I’m in the habit of recording random melodies that I fumble upon into my phone (just like Charlie Puth, yes). And in early January 2020, I was going through a breakup and I was more vexed than sad, to be honest. I have a notebook into which I write down lyrics that cross my mind. One fine day at work, I was thinking about the breakup and my irrational state at the time, and just threw a bunch of words together that I wrote down, went home the same day, and put it in line with one of the melodies I had in my voice notes and it sounded great. From that point, I took about three to four days to finish the writing process and polish it up. I did the initial chord work at home, and then went to Nisal’s studio and laid down the base. The next weekend we had a very long recording session from morning to evening where we tracked all the guitars and basses. After all things were said and done, we had this very punchy, angry pop-rock song which also has these underlying subtle emotions.
The production of that song made me realise how much a part emotion plays when it comes to music production.
Aside from music, you are also an advocate for mental health. What is your stance on the mental health support in Sri Lanka at the moment?
This is more of a “takes one to know one” situation. I’ve been struggling with my mental health for some time and during my time of struggling with it, I realised that the support for mental health in this country is beyond disappointing. There is a huge stigma around it, and most people don’t acknowledge it to be a legitimate condition that requires treatment and attention. I have personally heard the phrase “it’s just in your head” countless times, and I’ve been discouraged from seeking out help. First and foremost, we need awareness campaigns to break the stigma that surrounds this conversation. And we also need to continue to educate the masses that this is a legitimate illness which requires medication and/or therapy. We need people to be more understanding and kind towards this. We need them to be supportive. There’s honestly a lot that needs to be done in the topic of conversation, and the amount of work being put in by governments and authorities is very poor. But it’s heartwarming to see that there are support groups and individuals who try to help at their own time.
The reason I have the tag “mental health advocate” on my social media is because I know what it’s like to not get the support that is needed. So I try to do my part in trying to be there for someone who needs aforementioned support.
If you could change one thing, what would it be?
I would very much try to change the mindset of a majority of people in this country. We have sadly embedded a mindset of ego, superiority, lack of understanding and compassion, so on and so forth. People need to move on from archaic ideologies (which mostly stem from the lack of understanding), and move on with the new world. We may have been taught something, but we can always unlearn and relearn.
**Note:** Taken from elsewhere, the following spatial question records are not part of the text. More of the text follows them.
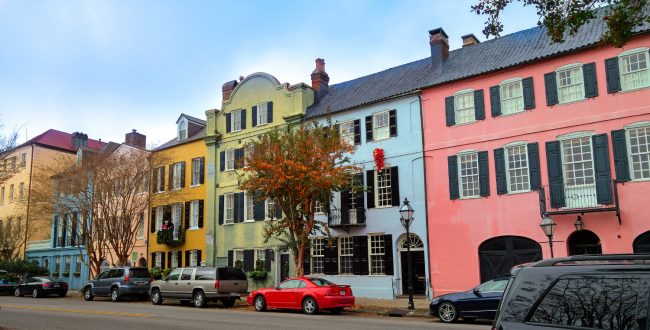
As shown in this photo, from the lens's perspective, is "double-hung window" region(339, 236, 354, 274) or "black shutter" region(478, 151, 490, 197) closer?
"black shutter" region(478, 151, 490, 197)

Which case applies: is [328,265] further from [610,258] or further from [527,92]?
[610,258]

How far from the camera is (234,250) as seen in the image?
104ft

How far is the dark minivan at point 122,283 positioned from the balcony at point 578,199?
59.4 feet

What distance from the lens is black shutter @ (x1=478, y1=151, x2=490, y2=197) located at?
→ 2284 centimetres

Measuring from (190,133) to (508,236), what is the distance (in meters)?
22.5

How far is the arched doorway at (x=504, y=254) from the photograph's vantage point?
70.6 ft

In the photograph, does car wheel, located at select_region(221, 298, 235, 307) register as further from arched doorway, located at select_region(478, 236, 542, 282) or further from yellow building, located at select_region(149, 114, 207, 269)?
yellow building, located at select_region(149, 114, 207, 269)

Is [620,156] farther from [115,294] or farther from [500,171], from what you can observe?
[115,294]

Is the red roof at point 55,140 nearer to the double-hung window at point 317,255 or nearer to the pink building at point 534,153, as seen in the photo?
the double-hung window at point 317,255

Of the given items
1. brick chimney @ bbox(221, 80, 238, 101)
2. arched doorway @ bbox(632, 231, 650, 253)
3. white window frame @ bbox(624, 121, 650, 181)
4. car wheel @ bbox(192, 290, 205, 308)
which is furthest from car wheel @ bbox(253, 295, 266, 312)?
brick chimney @ bbox(221, 80, 238, 101)

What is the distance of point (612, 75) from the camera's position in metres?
20.5

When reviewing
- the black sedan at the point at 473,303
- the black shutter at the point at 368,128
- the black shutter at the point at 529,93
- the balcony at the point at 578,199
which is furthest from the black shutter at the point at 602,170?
the black shutter at the point at 368,128

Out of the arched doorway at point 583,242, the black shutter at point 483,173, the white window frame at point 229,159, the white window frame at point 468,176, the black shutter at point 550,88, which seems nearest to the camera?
the arched doorway at point 583,242

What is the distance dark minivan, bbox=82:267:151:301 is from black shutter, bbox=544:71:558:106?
19637mm
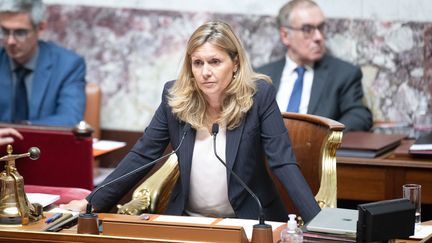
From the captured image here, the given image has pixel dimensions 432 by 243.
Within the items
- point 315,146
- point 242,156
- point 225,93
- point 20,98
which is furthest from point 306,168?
point 20,98

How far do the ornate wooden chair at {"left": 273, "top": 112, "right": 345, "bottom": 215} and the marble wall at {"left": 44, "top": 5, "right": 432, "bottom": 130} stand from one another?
1767 mm

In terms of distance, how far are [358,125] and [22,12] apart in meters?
2.30

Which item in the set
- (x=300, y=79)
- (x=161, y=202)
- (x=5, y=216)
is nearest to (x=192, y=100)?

So, when can we look forward to some new music?
A new song by the title of Heenayak will be released at the end of February 2021. And I’m also in the studio for another song which I hope to release at the end of March or early April 2021. Hang tight until then. And don’t forget to check out the music, as it’s available on all major streaming services.
Any advice for aspiring musicians?
Being in the music industry here in Sri Lanka is a struggle. It can be very difficult for a new young artist to emerge into the masses. But the key is in your persistence and perseverance. Keep honing your craft, learn new things, and try out new things. You will come across the thought to give up many times, but always keep true to that dream of yours. Envision it, put in the work for it, and without realising it you will be living it.
What is your ideology/methodology when producing music?
Most of the time, I tend to write the lyrics and make the melody. And when it comes to the recording process, I play the drums, guitars, and pianos/keys. My producer then takes it from there to make it apt to industry standards.